In this study, a remarkably simple and direct strategy has been successfully developed to selectively label target cysteine residues in fully unprotected peptides and proteins. The strategy is based on the reaction between allenamides and the cysteine thiol, and proceeds swiftly in aqueous medium with excellent selectivity and quantitative conversion, thus forming a stable and irreversible conjugate. The combined simplicity and mildness of the process project allenamide as robust and versatile handles to target cysteines and has potential use in biological systems. Additionally, fluorescent-labeling studies demonstrated that the installation of a C-terminal allenamide moiety onto various molecules of interest may supply a new methodology towards the site-specific labeling of cysteine-containing proteins. Such a new labeling strategy may thus open a window for its application in the field of life sciences.

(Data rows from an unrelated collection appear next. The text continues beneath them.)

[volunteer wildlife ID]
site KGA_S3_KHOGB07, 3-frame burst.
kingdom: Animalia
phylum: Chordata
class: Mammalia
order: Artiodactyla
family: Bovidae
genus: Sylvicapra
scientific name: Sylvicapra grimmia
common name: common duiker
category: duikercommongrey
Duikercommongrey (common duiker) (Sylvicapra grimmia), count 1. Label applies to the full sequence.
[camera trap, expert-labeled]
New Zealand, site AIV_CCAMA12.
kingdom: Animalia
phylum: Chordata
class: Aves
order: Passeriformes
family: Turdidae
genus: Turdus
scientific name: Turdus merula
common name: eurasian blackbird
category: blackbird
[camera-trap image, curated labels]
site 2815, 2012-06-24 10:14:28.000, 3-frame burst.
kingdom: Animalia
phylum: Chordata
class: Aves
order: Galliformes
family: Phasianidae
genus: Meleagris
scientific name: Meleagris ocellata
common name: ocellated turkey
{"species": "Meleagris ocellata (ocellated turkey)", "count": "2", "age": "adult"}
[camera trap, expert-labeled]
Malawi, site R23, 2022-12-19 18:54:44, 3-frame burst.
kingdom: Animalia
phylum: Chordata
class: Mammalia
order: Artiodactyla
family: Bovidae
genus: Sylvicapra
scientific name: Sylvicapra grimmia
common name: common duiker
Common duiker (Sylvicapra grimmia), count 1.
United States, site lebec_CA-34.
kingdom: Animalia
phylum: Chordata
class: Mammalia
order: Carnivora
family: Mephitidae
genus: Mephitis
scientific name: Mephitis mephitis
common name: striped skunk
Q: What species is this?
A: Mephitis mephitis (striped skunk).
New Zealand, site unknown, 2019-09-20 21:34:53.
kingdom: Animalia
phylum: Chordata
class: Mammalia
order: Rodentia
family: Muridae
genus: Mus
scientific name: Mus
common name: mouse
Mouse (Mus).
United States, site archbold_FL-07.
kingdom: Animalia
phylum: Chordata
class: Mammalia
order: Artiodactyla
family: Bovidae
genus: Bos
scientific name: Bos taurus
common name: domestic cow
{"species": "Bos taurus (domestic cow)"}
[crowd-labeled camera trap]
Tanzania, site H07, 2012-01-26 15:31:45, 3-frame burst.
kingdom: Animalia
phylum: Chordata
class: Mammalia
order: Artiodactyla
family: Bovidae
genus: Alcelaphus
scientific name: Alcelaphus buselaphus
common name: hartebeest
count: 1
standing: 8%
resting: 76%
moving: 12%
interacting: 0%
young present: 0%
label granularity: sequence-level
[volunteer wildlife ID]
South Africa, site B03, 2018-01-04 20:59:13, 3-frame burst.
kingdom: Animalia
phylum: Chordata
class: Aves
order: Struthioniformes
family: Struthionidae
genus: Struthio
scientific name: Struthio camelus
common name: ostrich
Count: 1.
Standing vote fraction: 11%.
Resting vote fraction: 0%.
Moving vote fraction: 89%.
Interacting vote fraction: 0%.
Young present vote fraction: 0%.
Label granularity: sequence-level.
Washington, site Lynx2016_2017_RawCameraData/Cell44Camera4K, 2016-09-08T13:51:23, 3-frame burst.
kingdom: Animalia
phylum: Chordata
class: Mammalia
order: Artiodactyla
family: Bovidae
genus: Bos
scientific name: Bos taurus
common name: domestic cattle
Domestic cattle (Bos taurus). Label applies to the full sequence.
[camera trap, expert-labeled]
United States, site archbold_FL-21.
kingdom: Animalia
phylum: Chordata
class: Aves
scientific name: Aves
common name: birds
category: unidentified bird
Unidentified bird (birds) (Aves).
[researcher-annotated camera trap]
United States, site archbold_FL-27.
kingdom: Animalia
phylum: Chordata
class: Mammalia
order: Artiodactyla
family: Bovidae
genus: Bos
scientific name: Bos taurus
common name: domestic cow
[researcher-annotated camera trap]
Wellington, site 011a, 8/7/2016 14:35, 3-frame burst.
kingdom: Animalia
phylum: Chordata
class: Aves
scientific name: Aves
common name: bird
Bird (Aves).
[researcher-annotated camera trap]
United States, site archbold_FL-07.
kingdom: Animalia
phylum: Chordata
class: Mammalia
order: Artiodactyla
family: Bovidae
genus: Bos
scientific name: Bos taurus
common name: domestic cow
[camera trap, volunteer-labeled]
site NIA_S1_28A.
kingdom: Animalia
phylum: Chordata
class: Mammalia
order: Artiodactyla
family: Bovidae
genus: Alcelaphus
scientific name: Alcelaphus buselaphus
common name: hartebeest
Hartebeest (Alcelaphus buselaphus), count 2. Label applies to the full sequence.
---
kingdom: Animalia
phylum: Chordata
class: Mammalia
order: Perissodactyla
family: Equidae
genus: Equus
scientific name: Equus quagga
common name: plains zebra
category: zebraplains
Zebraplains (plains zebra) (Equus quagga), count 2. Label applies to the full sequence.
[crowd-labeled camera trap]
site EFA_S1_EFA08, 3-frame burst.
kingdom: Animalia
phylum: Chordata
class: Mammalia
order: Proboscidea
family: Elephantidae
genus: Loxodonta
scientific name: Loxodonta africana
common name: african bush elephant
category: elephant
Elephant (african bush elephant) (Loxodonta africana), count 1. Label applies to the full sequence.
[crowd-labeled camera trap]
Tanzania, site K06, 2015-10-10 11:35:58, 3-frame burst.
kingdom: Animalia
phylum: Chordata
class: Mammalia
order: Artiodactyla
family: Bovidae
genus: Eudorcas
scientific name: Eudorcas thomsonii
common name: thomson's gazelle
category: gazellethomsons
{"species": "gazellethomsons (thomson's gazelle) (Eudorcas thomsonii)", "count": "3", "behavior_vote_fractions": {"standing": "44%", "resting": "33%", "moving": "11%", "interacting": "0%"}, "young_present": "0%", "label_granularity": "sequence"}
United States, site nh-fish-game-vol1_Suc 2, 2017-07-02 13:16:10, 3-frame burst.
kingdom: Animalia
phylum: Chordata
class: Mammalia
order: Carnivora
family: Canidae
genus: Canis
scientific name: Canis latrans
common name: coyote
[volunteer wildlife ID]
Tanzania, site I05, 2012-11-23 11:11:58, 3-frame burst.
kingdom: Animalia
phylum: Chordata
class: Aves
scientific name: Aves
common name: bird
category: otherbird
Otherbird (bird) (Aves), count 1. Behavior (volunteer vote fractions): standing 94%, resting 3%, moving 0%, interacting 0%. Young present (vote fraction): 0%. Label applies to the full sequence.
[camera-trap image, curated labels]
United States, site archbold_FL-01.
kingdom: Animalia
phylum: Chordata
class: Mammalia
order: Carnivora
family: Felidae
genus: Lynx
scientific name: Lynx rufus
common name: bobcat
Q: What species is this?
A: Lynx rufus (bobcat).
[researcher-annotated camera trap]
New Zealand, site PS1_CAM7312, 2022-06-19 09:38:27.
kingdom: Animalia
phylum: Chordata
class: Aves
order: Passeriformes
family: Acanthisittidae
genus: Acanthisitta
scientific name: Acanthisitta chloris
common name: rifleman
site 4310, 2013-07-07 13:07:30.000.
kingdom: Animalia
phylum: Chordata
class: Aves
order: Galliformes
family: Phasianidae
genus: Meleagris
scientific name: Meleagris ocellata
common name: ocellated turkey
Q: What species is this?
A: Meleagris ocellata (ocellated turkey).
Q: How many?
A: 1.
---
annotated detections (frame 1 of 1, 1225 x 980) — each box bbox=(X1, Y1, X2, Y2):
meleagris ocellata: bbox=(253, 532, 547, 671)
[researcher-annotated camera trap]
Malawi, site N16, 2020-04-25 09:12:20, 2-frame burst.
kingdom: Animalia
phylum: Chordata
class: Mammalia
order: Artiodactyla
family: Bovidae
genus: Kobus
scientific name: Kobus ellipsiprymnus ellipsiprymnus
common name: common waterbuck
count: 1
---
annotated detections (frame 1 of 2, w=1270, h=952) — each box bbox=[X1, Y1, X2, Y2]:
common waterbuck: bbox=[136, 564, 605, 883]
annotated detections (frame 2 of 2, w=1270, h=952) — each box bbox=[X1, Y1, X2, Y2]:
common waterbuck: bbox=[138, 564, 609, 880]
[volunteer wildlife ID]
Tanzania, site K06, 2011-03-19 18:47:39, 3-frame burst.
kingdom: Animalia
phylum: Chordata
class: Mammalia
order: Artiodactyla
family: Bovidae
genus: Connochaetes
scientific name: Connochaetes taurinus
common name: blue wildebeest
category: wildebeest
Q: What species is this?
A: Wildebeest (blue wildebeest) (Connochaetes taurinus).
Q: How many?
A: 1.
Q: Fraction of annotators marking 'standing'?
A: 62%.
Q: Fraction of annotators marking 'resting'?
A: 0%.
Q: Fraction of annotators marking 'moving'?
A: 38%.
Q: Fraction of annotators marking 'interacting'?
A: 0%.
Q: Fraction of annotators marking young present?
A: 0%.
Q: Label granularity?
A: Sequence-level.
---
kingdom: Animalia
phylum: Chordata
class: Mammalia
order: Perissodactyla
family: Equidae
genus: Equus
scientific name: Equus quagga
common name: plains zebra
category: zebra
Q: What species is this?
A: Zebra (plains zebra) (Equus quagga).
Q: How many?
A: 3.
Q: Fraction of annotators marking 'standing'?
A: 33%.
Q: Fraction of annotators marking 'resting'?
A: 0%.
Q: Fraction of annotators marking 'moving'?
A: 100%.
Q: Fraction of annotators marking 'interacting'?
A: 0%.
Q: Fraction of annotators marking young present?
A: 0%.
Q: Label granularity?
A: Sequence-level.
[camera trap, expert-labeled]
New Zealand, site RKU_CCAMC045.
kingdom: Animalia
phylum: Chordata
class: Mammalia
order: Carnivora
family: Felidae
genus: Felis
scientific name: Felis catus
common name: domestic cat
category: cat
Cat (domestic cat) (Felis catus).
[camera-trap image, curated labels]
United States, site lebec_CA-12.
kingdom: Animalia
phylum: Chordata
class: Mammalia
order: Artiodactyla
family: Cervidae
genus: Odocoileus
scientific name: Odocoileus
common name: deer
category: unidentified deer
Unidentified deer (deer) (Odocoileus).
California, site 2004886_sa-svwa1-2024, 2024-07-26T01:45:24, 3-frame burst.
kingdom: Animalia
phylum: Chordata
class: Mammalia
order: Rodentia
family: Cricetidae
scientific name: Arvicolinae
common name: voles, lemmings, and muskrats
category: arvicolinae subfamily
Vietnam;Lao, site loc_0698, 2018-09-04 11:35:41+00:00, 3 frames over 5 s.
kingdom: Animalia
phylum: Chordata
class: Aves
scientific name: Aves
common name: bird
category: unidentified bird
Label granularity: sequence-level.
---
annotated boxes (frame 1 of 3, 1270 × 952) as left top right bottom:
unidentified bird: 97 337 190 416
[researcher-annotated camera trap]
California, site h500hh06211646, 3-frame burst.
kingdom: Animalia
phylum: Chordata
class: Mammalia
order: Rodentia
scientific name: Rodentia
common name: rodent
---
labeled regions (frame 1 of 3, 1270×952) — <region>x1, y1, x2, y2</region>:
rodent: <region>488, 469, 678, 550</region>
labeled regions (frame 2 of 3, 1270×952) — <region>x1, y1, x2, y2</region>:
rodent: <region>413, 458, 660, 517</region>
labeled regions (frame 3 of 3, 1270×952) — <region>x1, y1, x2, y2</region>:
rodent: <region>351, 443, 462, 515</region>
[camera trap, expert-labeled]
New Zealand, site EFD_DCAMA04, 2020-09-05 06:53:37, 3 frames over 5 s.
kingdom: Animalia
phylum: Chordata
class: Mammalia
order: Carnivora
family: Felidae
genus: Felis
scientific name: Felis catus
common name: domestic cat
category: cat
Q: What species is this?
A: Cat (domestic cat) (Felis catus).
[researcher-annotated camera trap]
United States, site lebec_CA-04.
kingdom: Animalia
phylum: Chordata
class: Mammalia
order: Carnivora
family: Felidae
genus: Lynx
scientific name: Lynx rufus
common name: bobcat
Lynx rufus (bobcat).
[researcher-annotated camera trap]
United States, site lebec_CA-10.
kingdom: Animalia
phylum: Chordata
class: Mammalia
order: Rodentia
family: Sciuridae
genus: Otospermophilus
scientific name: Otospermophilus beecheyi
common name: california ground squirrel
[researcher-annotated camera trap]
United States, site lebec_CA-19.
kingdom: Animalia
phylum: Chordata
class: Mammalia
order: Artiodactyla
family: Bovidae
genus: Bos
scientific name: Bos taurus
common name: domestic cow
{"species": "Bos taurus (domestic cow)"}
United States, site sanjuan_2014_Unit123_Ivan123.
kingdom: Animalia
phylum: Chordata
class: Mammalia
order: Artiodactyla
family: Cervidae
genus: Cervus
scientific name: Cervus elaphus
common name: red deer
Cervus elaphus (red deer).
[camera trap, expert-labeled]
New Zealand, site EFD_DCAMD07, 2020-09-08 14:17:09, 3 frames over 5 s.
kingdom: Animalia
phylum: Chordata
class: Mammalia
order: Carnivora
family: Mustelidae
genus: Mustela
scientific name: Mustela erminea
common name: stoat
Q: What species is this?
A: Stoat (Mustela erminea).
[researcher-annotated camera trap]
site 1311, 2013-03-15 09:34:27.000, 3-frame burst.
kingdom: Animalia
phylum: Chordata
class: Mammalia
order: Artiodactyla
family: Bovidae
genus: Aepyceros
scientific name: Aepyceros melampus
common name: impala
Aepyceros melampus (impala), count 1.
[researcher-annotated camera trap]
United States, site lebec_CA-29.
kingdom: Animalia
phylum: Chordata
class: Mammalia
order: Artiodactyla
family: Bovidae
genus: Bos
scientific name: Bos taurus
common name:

机译:在这项研究中,已经成功开发了一种非常简单直接的策略,可以选择性地标记完全不受保护的肽和蛋白质中的目标半胱氨酸残基。该策略基于烯丙酰胺和半胱氨酸硫醇之间的反应,并在水性介质中快速进行,具有出色的选择性和定量转化率,从而形成稳定且不可逆的结合物。该方法的简单性和温和性相结合,将烯丙酰胺作为靶向半胱氨酸的强大而通用的手柄,在生物系统中具有潜在的用途。此外,荧光标记研究表明,将C末端的烯丙酰胺部分安装到各种目标分子上,可能为含半胱氨酸蛋白的位点特异性标记提供新的方法。因此,这种新的标记策略可以为其在生命科学领域的应用打开一个窗口。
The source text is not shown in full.